## TEXT SHOWN
>> Start
Exonum MerkleDB

Exonum MerkleDB is a persistent storage implementation based on RocksDB. MerkleDB provides APIs to work with merkelized data structures.

MerkleDB is an object database. Objects represent the highest abstraction level for the data storage. All objects fall into the following groups:

  • Blobs which represent sequences of bytes
  • Indexes have a unique identifier consisting of a UTF-8 string and an optional byte prefix. Indexes store blobs within them.

The rest of the article describes the following:

  1. Index types lists the types of data stores supported by MerkleDB.
  2. Low-level storage explains how objects are persisted using RocksDB.
  3. View layer describes the wrapper over the DB engine that ensures atomicity of database changes.
  4. Indexing explains how indices over structured data can be built in MerkleDB.
  5. State aggregation describes how entire database state is represented by an automatically updated single hash digest.
  6. Migrations explains tooling for atomic, fault-tolerant migrations within the database.

Index Types

Indexes perform the same role as tables in relational database management systems (RDBMSs). All MerkleDB indexes internally are implemented as wrappers around key-value stores.

Indexes in MerkleDB fall into several types:

  • list of items
  • map, where key-value pairs are stored
  • set of unique items
  • entry, which represents an optional single item.

Both keys and values in the wrapped stores are persisted as byte sequences. MerkleDB does not natively support operations (matching, grouping, sorting, etc.) over separate value fields, as it is the case with other key-value storages.

MapIndex

MapIndex implements a key-value store aka a map. It has the following functionality:

  • Get, set and remove value by key
  • Check if a specific key is present in the map
  • Iterate over the key-value pairs in the lexicographic key order
  • Iterate over keys or values in the lexicographic key order
  • Clear the map (i.e., remove all stored key-value pairs)
  • Get the total number of items in the index.

ListIndex

ListIndex represents an array list. The following operations are supported:

  • Get and set a list item by an index
  • Append an item to the list
  • Pop or poll the last item from the list
  • Get the list length
  • Check if the list is empty
  • Iterate over index-item pairs ordered by indices
  • Extend the list by adding a sequence of items from an iterator to the end of the list
  • Truncate the list to the specified length
  • Clear the list (i.e., remove all stored items from the list)
  • Get the total number of items in the list.

ListIndex does not support inserting items in the middle of the list or removing items by the index (although it is still possible to implement these operations manually).

Implementation Details

To support proper iteration, 8-byte unsigned indices precede ListIndex items. Indices are implicitly defined by the items order. Indices are serialized in the big-endian form.

SparseListIndex

SparseListIndex represents a ListIndex that may contain "gaps". It provides the possibility to delete items not only from the end of the list, but from any part thereof. Such deletions do not break the order of the indices inside the list.
>> End
## ENTRIES
>> Start
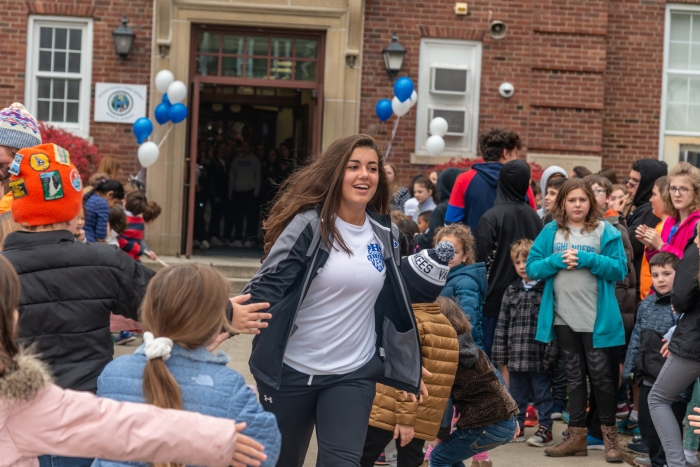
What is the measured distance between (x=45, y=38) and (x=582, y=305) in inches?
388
>> End
>> Start
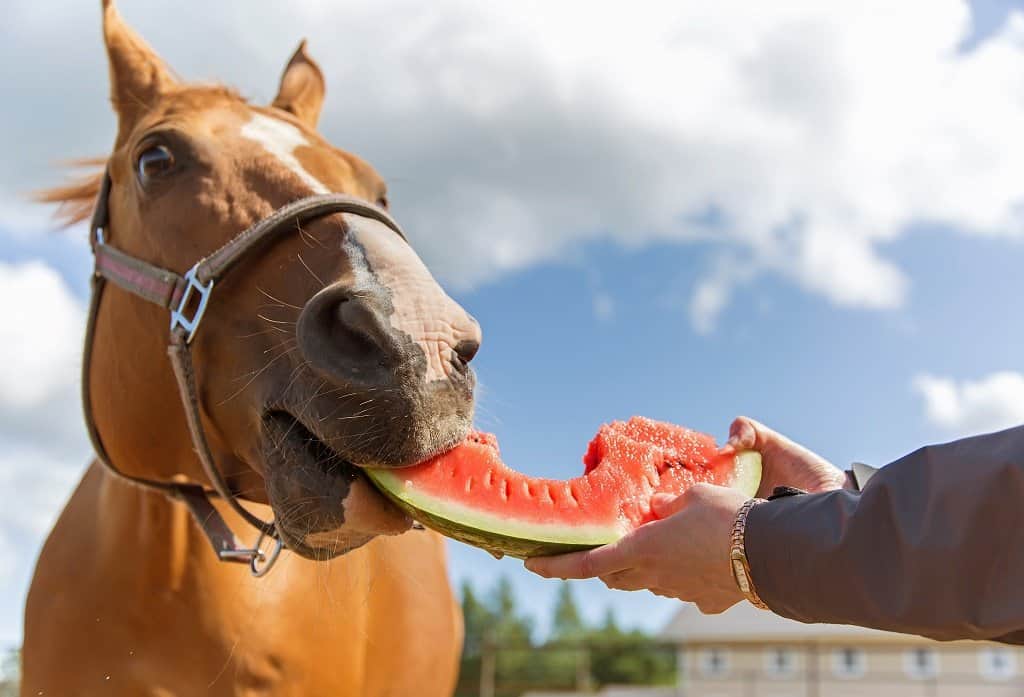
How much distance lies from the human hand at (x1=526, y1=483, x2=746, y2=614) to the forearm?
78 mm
>> End
## WHAT TO PRODUCE
Write the next part of the MerkleDB text, picking up after its description of SparseListIndex. The entries are separate material and have no connection to the MerkleDB text.

## ANSWER BELOW
The remaining functionality of the SparseListIndex is the same as for ListIndex. As in ListIndex, extension of the list is possible only by adding a sequence of items from an iterator to the end of the list.

ValueSetIndex

ValueSetIndex represents a hash set. The following operations are implemented:

  • Add and remove set items
  • Check if an item is already present using the item itself or its hash
  • Iterate over stored items in the lexicographic order of their hashes
  • Iterate over hashes of items in the lexicographic order
  • Clear the set (i.e., remove all items)
  • Get the total number of items in the index.

Hashes used in ValueSetIndex are calculated with the object_hash() method of the ObjectHash trait.

Implementation Details

Internally, ValueSetIndex uses hashes of items as keys, and items themselves as corresponding values.

KeySetIndex

KeySetIndex represents a set. The following procedures are implemented:

  • Add and remove set items
  • Check if a specific item is in the set
  • Iterate over items in the lexicographic order of their binary representation
  • Clear the set (i.e., remove all stored items)
  • Get the total number of items in the index.

Implementation Details

Internally, the item is used as a key, and its value is always empty.

KeySetIndex vs ValueSetIndex

While ValueSetIndex uses a hash as a key, KeySetIndex puts an entire binary serialization of an item into the key.

  • KeySetIndex does not have an additional overhead on hashing set items.
  • KeySetIndex should not be used when set items are relatively big; only small items should be stored in it (such as integers, small strings, small tuples). On the other hand, ValueSetIndex handles storing big and complex items more easily.
  • KeySetIndex introduces a lexicographical order over stored items. In ValueSetIndex items are ordered according to their hash function properties.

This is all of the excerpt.